Problem requirements:
Copy the lines below word for word, leaving out the pictures.

Records provided:
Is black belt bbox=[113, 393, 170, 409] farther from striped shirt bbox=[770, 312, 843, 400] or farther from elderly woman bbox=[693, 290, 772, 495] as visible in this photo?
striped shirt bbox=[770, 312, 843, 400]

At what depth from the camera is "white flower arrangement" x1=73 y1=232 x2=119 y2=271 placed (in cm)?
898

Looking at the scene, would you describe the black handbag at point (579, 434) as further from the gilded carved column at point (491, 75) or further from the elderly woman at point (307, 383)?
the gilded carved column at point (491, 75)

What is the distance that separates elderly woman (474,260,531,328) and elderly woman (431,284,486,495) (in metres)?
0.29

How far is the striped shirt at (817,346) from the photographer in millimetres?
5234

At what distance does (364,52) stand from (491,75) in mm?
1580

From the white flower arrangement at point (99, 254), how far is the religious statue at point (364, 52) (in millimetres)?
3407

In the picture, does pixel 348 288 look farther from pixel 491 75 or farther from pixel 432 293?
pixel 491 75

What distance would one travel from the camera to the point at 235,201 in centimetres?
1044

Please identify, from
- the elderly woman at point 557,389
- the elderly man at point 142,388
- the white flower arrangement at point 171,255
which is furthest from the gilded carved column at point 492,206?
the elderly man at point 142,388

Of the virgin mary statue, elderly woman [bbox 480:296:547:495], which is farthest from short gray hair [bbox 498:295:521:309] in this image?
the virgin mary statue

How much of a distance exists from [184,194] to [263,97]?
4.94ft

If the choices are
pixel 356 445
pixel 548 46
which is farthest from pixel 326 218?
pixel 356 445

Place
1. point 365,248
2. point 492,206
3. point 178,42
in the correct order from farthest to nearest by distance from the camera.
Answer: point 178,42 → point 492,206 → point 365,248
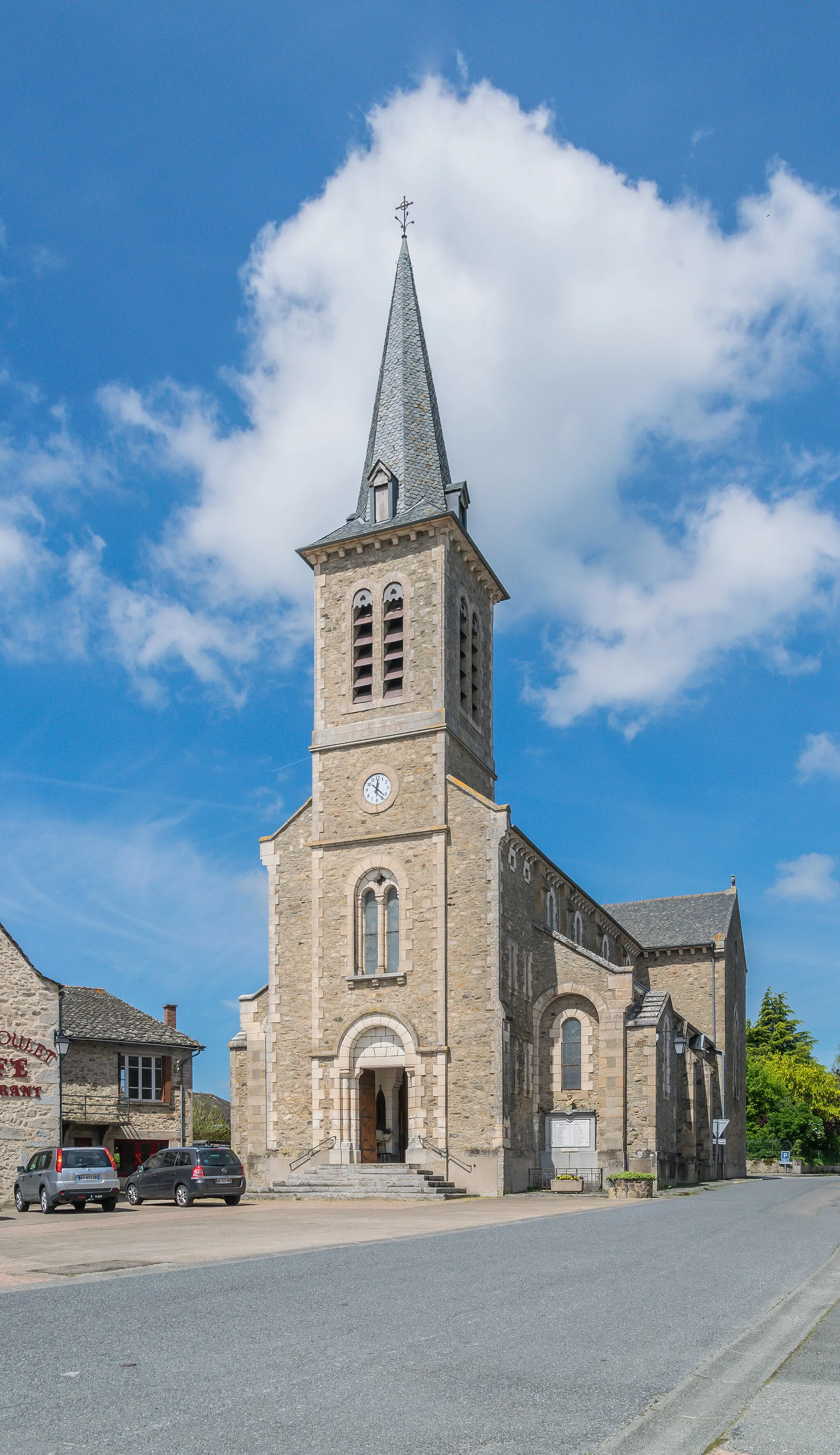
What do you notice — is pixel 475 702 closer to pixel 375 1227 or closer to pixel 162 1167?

Exercise response:
Is black belt bbox=[113, 393, 170, 409] farther from striped shirt bbox=[770, 312, 843, 400] or farther from elderly woman bbox=[693, 290, 772, 495] as visible in this photo?
striped shirt bbox=[770, 312, 843, 400]

At what depth from the camera is "white flower arrangement" x1=73 y1=232 x2=119 y2=271 placed (in cm)?
898

Looking at the scene, would you describe the black handbag at point (579, 434) as further from the gilded carved column at point (491, 75) or further from the elderly woman at point (307, 383)?
the gilded carved column at point (491, 75)

What is the distance that separates elderly woman (474,260,531,328) and elderly woman (431,284,486,495) (in metres)?
0.29

How far is the striped shirt at (817,346) from the photographer in millimetres?
5234

At what distance does (364,52) stand from (491,75) in mm?
1580

From the white flower arrangement at point (99, 254), how far is the religious statue at point (364, 52) (in millimetres)?
3407

In the picture, does pixel 348 288 look farther from pixel 491 75 or farther from pixel 432 293?
pixel 491 75

What distance would one travel from the camera to the point at 235,201 in centimetres?
1044

Please identify, from
- the elderly woman at point 557,389
- the elderly man at point 142,388
- the white flower arrangement at point 171,255
which is furthest from the gilded carved column at point 492,206?
the elderly man at point 142,388

Of the virgin mary statue, elderly woman [bbox 480:296:547:495], which is farthest from short gray hair [bbox 498:295:521:309] in this image?
the virgin mary statue

How much of a distance exists from [184,194] to [263,97]?
4.94ft

If the choices are
pixel 356 445
pixel 548 46
which is farthest from pixel 326 218?
pixel 356 445

Place
1. point 365,248
2. point 492,206
3. point 178,42
in the correct order from farthest to nearest by distance from the camera.
Answer: point 178,42 → point 492,206 → point 365,248
What do you notice — is pixel 475 702 closer to pixel 375 1227 or closer to pixel 162 1167?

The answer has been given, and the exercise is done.